Dynamic programming-based exact and heuristic algorithms for single machine scheduling with sequence-dependent setups

Abstract

This study presents a novel algorithmic framework and an inventory flow mixed integer programming formulation designed to minimize total tardiness and the number of setups. The approach decomposes the problem into three stages: intra-family scheduling, family sequence optimization, and family-switch timing. We propose a specialized heuristic with $O(n^{5}logn)$ complexity efficiently handles intra-family scheduling and is extended to accommodate subfamily groupings. Dynamic programming is employed for family-switch optimization, with state complexity constrained to $2^n+1$. In the last stage of algorithmic framework, we propose a branch-and-bound method to handle family-switch timing, utilizing lower bounds derived from the results of previous stages.

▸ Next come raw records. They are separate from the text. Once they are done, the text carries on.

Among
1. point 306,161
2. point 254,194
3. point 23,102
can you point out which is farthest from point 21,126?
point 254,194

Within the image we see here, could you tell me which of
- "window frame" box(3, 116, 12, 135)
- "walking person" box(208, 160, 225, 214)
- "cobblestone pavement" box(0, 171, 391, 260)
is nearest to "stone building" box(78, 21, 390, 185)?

Our overall proposed ”branch-and-bound-regulated dynamic programming (B&B-DP)” algorithm excels in solving large-scale scheduling problems, demonstrating superior performance against four benchmark methods across 150 test cases. This algorithmic framework extends the capabilities of single-machine scheduling with family setup times to handle a large number of jobs. In our experiments, we show that the proposed algorithm reduces total tardiness by 10%–25% compared to other methods. This research not only advances the state of the art in single-machine scheduling but also provides a scalable and effective framework for addressing complex production scheduling challenges.